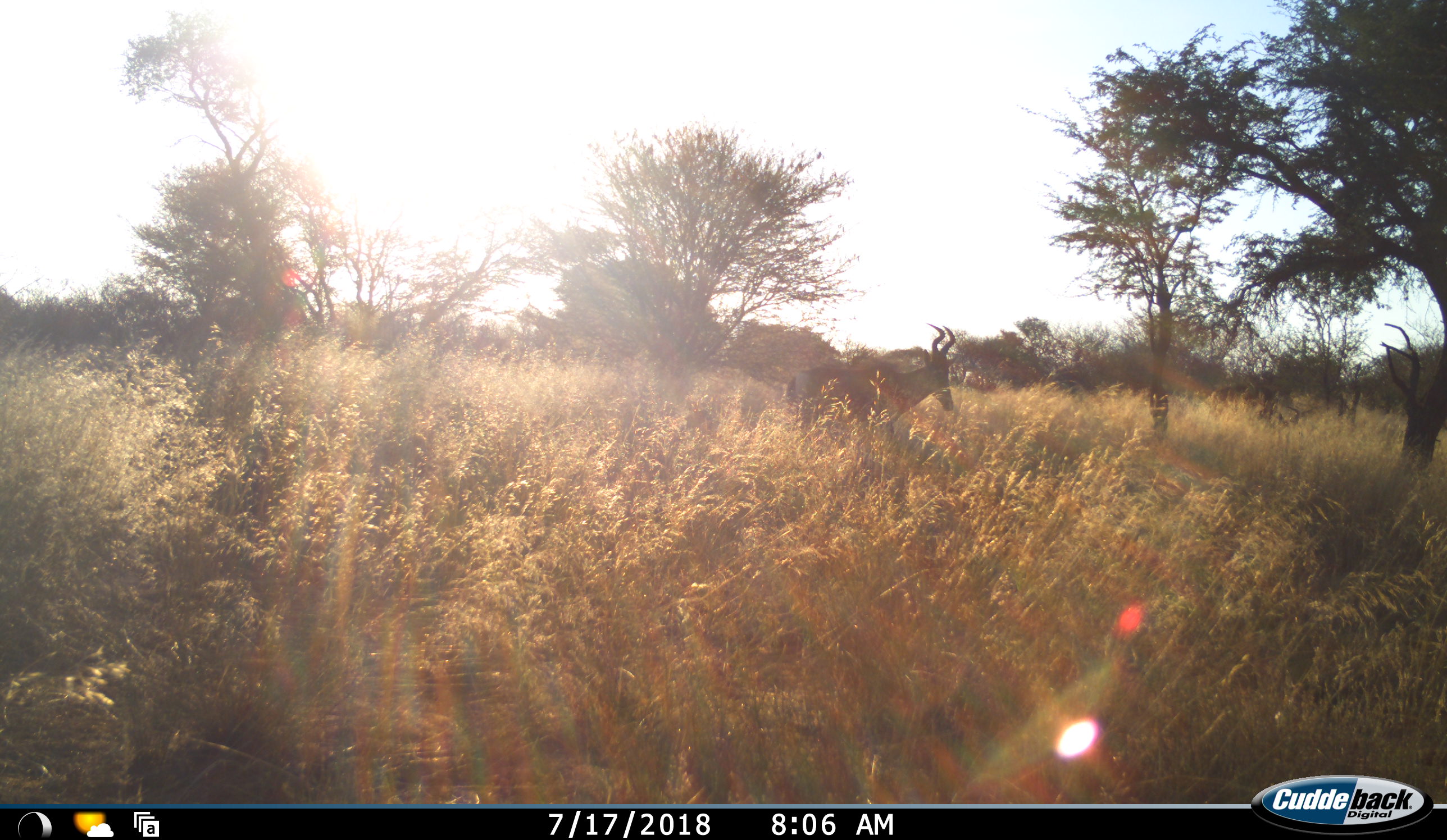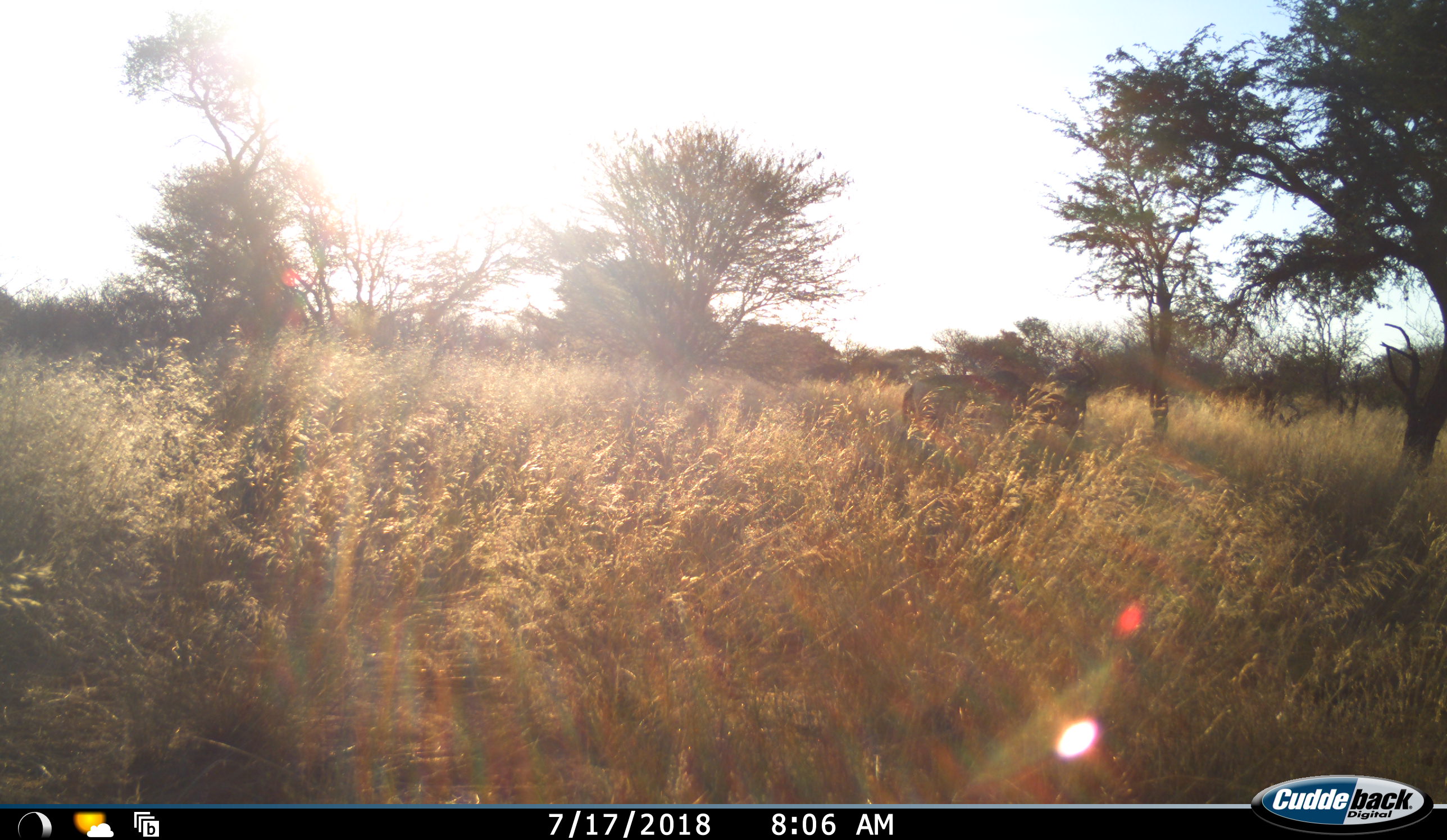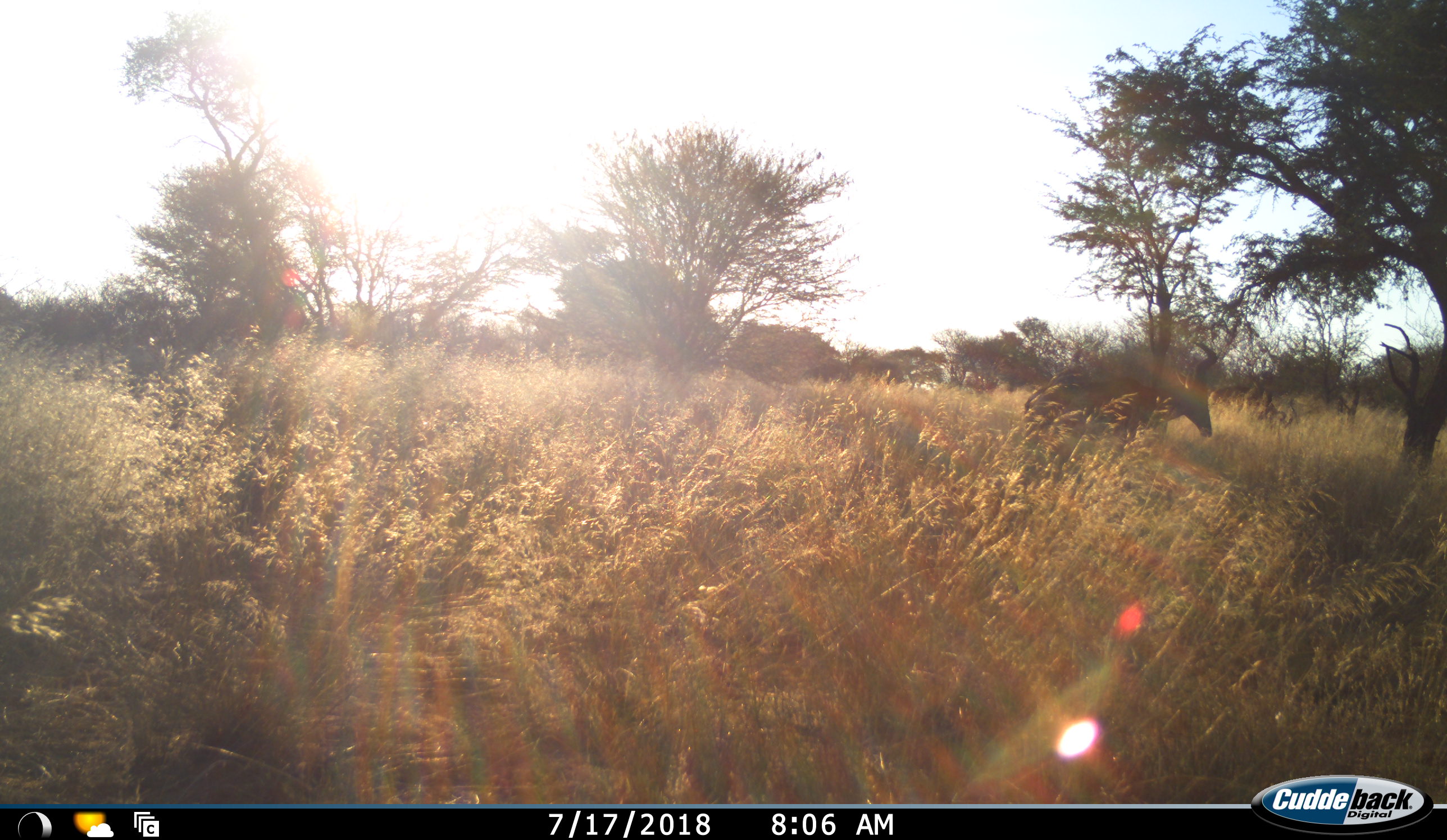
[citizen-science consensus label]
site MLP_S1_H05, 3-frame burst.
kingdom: Animalia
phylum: Chordata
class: Mammalia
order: Artiodactyla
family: Bovidae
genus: Alcelaphus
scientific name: Alcelaphus buselaphus caama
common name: red hartebeest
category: hartebeestred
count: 1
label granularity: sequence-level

_What is needed:_ Starting at the line with "phylum: Chordata", retype each line through the final one in the data above, unchanged and with nothing added.

_Finished exercise:_
phylum: Chordata
class: Mammalia
order: Artiodactyla
family: Bovidae
genus: Alcelaphus
scientific name: Alcelaphus buselaphus caama
common name: red hartebeest
category: hartebeestred
count: 1
label granularity: sequence-level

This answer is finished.